|
Toward more reliable logging
ByJonathan Corbet April 13, 2012
Messages from the kernel are created by humans, usually using one of the
many variants of the printk() function. But, increasingly, those
messages are read by machines in the form of log file parsers, automated
management systems, and so on. The machines have, for some time, struggled
to make sense out of those human-created messages which, often as not, are
unpredictable in their organization, lacking important information, and
subject to change. So it is not surprising that there has been ongoing
interest in adding some structure to kernel log messages; the subject was
recently raised by the audience at the Collaboration Summit kernel panel.
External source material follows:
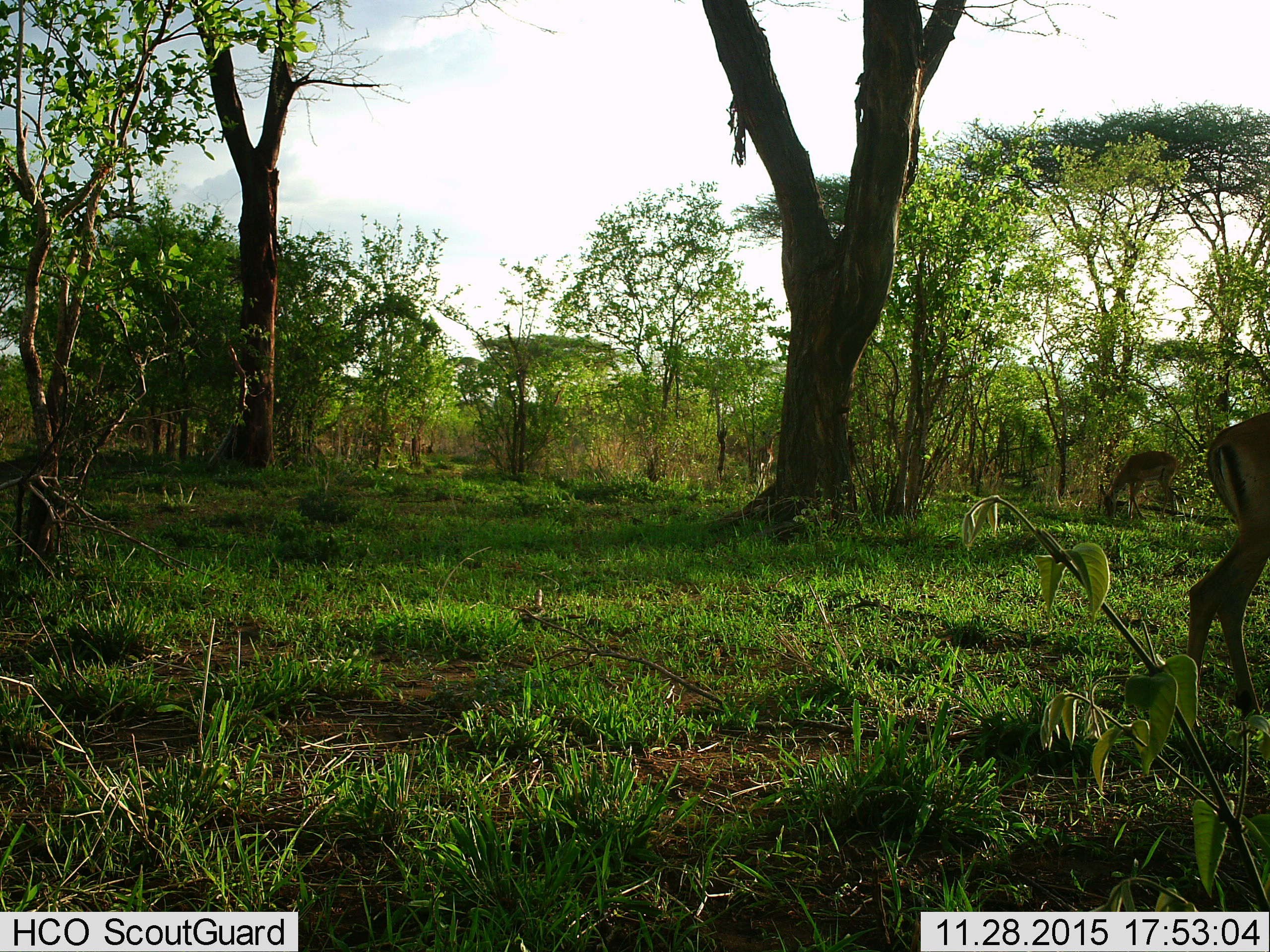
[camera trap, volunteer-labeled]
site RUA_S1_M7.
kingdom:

Even so, almost every attempt to improve kernel logging has failed to make
much (if any) headway.
The same fate seemed to be in store for Lennart Poettering
and Kay Sievers when they presented their ideas at the 2011 Kernel Summit; in particular, their
concept of attaching 128-bit unique ID numbers to each message was met with
almost universal disdain. Lennart and Kay have not given up, though. The
latest form of their work on the kernel side of the problem can be seen in
the structured printk() patch
recently posted by Kay.
The patch does a few independent things - a cause for a bit of complaining
on the mailing list. The first of these is to change the kernel's internal
log buffer from a stream of characters into a series of records. Each
message is stored into the buffer with a header containing its length,
sequence number, facility number, and priority. In the end, Kay says, the
space consumed by messages does not grow; indeed, it may shrink a bit.
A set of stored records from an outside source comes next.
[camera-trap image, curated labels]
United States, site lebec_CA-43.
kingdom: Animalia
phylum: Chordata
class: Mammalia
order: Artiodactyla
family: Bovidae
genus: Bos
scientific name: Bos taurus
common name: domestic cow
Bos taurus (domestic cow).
The record-oriented internal format has a number of advantages. If
messages are being created faster than they can be consumed by user space,
it is necessary to overwrite the oldest ones. Current kernels simply write
over the character stream, with the result that truncated messages can find
their way into the log. The new implementation drops entire messages at
once, so the stream, while no longer complete, is not corrupted. The
sequence numbers allow any consumer to know that messages have been dropped
- and exactly how many it missed. The record-oriented format also enables
improved handling of continuation lines at the cost of making the use of the
KERN_CONT "priority" mandatory for such lines.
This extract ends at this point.